━━ DATA RECORDS

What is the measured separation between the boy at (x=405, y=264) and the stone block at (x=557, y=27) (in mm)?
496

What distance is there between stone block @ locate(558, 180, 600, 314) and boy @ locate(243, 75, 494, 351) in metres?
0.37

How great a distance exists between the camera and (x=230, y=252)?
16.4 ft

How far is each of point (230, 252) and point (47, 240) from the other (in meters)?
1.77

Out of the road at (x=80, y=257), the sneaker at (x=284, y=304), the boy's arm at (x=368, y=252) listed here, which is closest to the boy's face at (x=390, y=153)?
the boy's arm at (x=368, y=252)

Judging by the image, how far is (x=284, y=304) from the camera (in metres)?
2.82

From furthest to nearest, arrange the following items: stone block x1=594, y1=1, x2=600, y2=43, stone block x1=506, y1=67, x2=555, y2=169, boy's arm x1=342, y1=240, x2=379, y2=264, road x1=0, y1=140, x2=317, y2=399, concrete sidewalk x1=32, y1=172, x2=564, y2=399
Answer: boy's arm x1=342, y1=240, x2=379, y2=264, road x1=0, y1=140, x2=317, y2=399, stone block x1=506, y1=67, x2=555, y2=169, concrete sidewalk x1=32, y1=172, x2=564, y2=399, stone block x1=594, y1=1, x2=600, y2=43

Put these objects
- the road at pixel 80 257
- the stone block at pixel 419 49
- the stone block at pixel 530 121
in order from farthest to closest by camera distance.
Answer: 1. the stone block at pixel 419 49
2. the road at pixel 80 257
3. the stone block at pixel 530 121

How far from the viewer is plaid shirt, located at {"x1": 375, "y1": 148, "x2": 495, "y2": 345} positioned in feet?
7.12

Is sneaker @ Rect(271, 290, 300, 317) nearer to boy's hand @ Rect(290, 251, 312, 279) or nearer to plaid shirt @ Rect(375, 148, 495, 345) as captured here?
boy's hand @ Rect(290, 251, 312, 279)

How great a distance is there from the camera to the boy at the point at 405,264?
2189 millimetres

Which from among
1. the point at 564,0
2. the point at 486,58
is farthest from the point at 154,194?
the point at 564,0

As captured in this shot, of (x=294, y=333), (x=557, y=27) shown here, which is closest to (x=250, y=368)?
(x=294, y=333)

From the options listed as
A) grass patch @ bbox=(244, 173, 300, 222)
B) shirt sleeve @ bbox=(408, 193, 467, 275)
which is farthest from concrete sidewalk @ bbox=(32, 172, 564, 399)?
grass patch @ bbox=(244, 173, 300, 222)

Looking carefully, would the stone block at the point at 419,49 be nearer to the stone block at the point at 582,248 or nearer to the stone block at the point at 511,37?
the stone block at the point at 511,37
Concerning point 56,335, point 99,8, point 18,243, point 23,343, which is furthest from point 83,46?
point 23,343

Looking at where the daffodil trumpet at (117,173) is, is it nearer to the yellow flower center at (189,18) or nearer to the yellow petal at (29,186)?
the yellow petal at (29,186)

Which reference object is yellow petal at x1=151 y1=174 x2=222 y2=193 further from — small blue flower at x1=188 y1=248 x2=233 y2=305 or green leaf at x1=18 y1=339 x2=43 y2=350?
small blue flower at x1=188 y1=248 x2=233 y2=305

━━━━

WHAT YOU SHOULD DO: Switch "daffodil trumpet" to "flower trumpet" in the lines running from the one that contains "Concerning point 56,335, point" through the last line. Write out only those lines, with nothing else changed.

EXERCISE RESPONSE:
Concerning point 56,335, point 99,8, point 18,243, point 23,343, which is furthest from point 83,46?
point 23,343

Looking at where the flower trumpet at (117,173) is, is it nearer to the yellow flower center at (189,18) or nearer to the yellow petal at (29,186)?
the yellow petal at (29,186)

Which reference object is yellow petal at x1=151 y1=174 x2=222 y2=193 further from — small blue flower at x1=188 y1=248 x2=233 y2=305 or green leaf at x1=18 y1=339 x2=43 y2=350?
small blue flower at x1=188 y1=248 x2=233 y2=305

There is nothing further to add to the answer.